Stream Shopify orders into BigQuery with Make.com, stage NDJSON in GCS, run partitioned loads, and publish a daily Slack digest of sales and exceptions.
Introduction
If your business still exports Shopify orders and runs a nightly import script, you know the pain: edits, refunds, and fulfilment changes arrive after the export and dashboards are stale. Waiting for a batch means attribution lag and slow decision making.
This guide shows a production-ready pattern using Make.com to receive Shopify webhooks, normalise payloads, stage newline-delimited JSON (NDJSON) files to Google Cloud Storage (GCS), run BigQuery load jobs into partitioned tables, and publish a daily Slack digest that highlights totals, refunds, exceptions, and top SKUs.
By the end you will have a repeatable pipeline with idempotency, replayability, and a compact operational runbook.
What You’ll Need
- Shopify admin with webhook permissions
- Google Cloud project with BigQuery and GCS enabled, and a service account that can write to GCS and run BigQuery jobs
- Slack workspace and channel for the daily digest
- Make.com account with Shopify, HTTP (for signed uploads), and Slack capabilities
- BigQuery dataset and tables. Use partitioned tables by ingestion_date to control costs
- Optional: a small audit table or Google Sheet for immediate troubleshooting
Notes: BigQuery load jobs and GCS have quotas and costs. This approach minimises per-row streaming by batching files into load jobs.
How It Works (The Logic)
Shopify webhooks (orders.create, orders/updated, orders/paid, fulfillment events) → Make.com receives and validates webhooks → normalise order and line item records → batch into NDJSON files and upload to GCS → call BigQuery load jobs to append to partitioned tables → write audit rows → daily scheduled Make.com job queries BigQuery and posts a Slack digest.
Trigger → Normalize → Stage to GCS → Load to BigQuery → Audit → Daily Slack digest
Step-by-Step Setup
- Design your BigQuery schema
Create three partitioned tables (partitioned by DATE(ingestion_timestamp)):
- orders_raw: store the full Shopify payload plus metadata: order_id, shopify_payload (JSON), event_type, ingestion_timestamp, webhook_id
- orders_flat: denormalised order-level row with fields such as order_id, created_at, customer_email, total_price, currency, financial_status, fulfillment_status, total_items, ingestion_timestamp
- line_items_flat: one row per line item: order_id, line_item_id, sku, product_id, quantity, price, line_total, ingestion_timestamp
Keep raw for replay and flat for BI.
- Create Shopify webhooks
Subscribe to orders/create, orders/updated, orders/paid, and fulfilment events.

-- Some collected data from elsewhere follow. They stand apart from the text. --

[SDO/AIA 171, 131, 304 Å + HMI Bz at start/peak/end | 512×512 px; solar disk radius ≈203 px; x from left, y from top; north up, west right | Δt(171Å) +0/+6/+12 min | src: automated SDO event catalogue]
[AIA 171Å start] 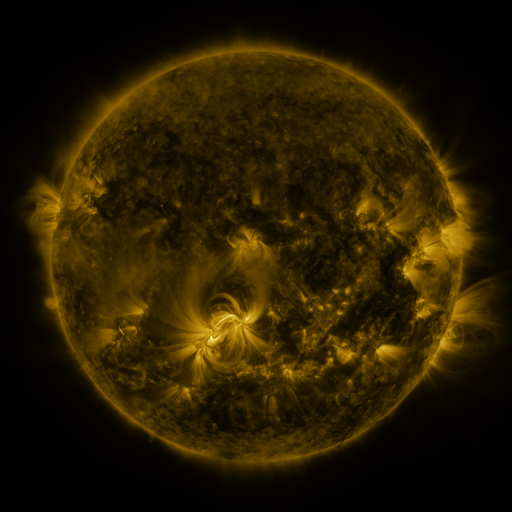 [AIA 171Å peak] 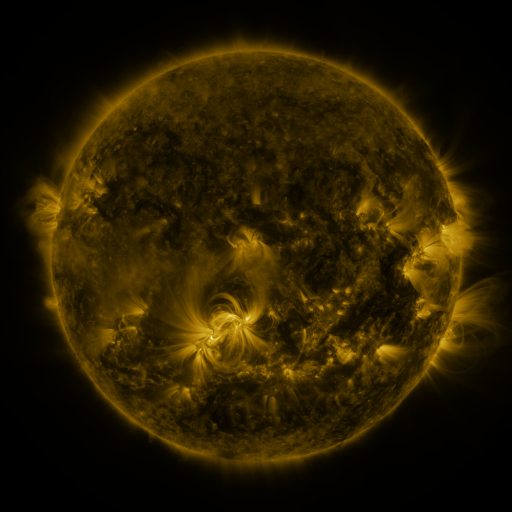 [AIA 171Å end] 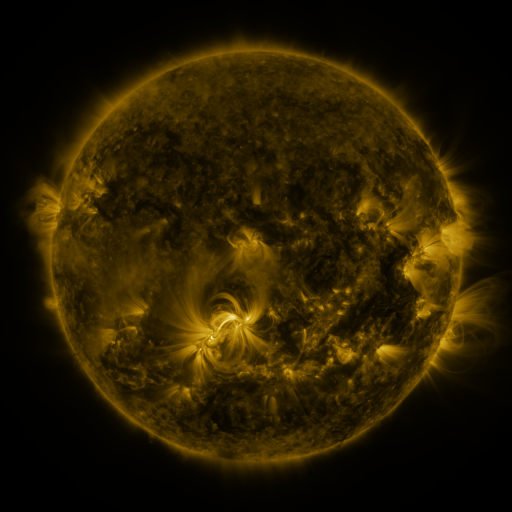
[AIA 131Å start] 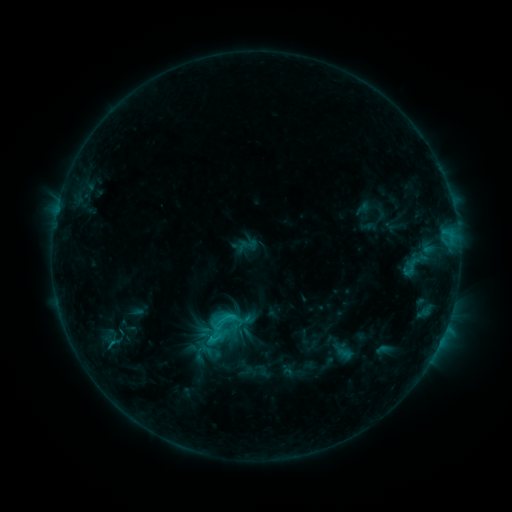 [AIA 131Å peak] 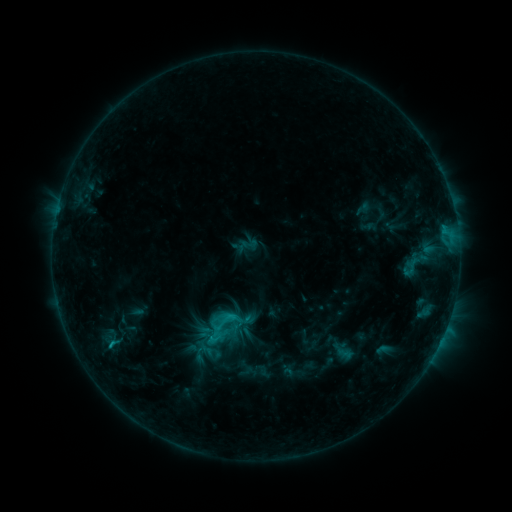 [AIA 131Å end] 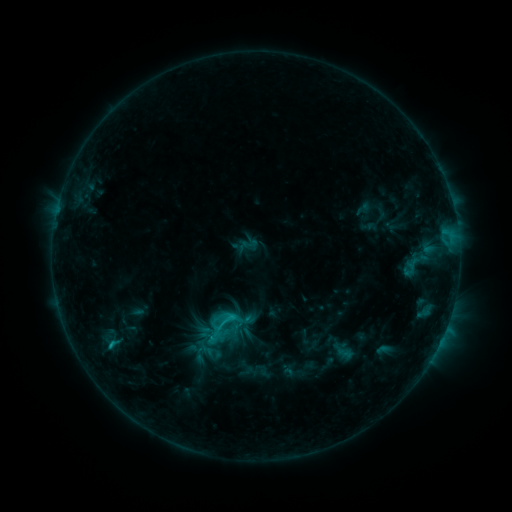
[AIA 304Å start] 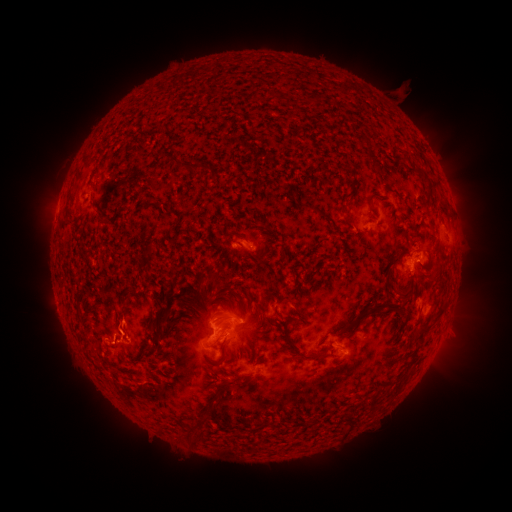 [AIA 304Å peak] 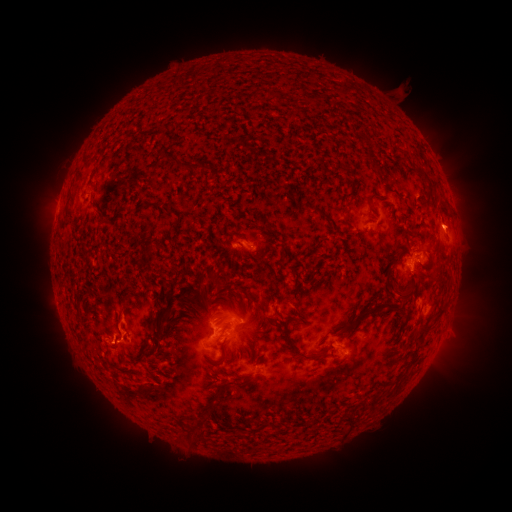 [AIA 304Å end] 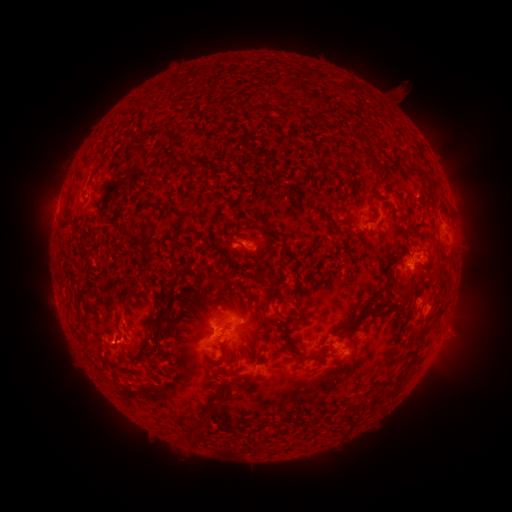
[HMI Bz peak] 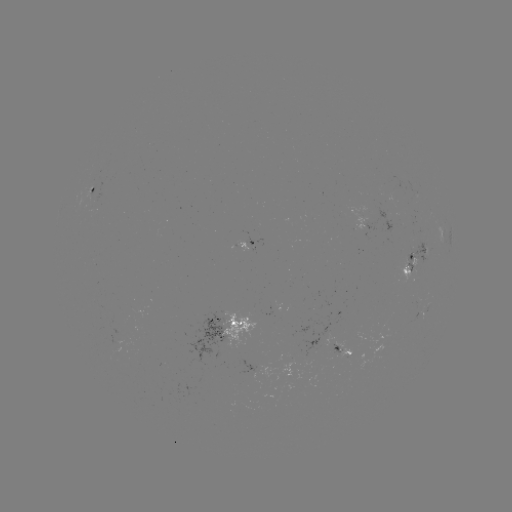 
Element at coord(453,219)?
eruption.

Point them to a Make.com custom webhook. Save the Shopify webhook secret and validate the HMAC in Make.com.
Gotcha: include update events to catch refunds and edits.
- Receive the webhook in Make.com and validate
- Module: Webhooks — Custom webhook. Accept Shopify payloads.
- Immediately validate the X-Shopify-Hmac-Sha256 header in a Tools/HTTP module or script to ensure authenticity.
- Normalise payloads into flat objects
- Use a Tools/JS or Mapper module to create two objects: order_record and an array of line_item_records. Convert numeric strings to numbers and normalize timestamps to ISO 8601. Add ingestion_timestamp in Make.com.
- Mapping examples:
- order_record.order_id = payload.id
- order_record.total_price = Number(payload.total_price)
- line_item_record.sku = item.sku || item.variant_sku
Common gotcha: optional fields (customer email) may be null. Preserve nulls instead of empty strings.
- Batch into NDJSON and stage to GCS
Rather than loading each record individually, batch records into NDJSON files. Strategies:
- Flush when record count >= 500 or after a time window (for example 5 minutes)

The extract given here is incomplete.